I think the point is important. He denied tax was a part of the tax haven world now, but is a tax partner. Instead he resorted to the usual weasel words like 'neutral', which of course means 'no tax'.

And he denied that secrecy was relevant. He actually said 'let's not use the word secret again because it is not appropriate'. His reason is that secrecy jurisdictions may exchange information on beneficial ownership in the future.

This is nonsense. There are three reasons. First, we have no idea of places like the BVI have any clue at all who the beneficial owners of the companies incorporated there are. I am very sure they do not.

Second, as I have explained many times the UK will not be collecting this data - but will be asking for it on what will, in effect, be a voluntary basis since UK company law is almost wholly unenforced - and if this is the pattern replicated offshore then frankly the data will be useless.

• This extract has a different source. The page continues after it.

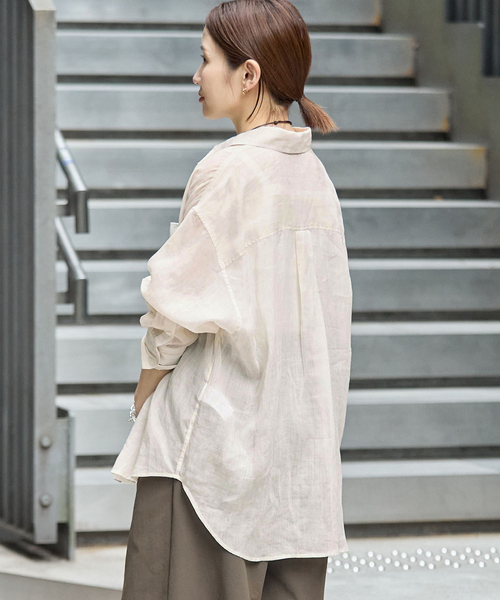 IENA(イエナ)の「《セットアップ対応/追加》ラミーレギュラーカラーシャツ(シャツ/ブラウス・レディース・ブラック系その他/ホワイト/ピンク/サックスブルー・FREE)」の17枚目の写真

And, third, secrecy will of course remain because the fact that a tax authority knows who owns a company is irrelevant. Limited liability is a privilege granted by society and we all have a right to know who is using it, or not, on public registers. The secrecy jurisdictions are not proposing public registers of beneficial ownership or true directorships let alone accounts on public record and so secrecy will remain nearly absolute.

Mr Quarmby is, in other words, not talking about the world as it really is. And that, I suggest is deliberate because, as he said, tax havens are fundamental to the world he works in. But that is a world that abuses the one I live in. Which is why they have to go.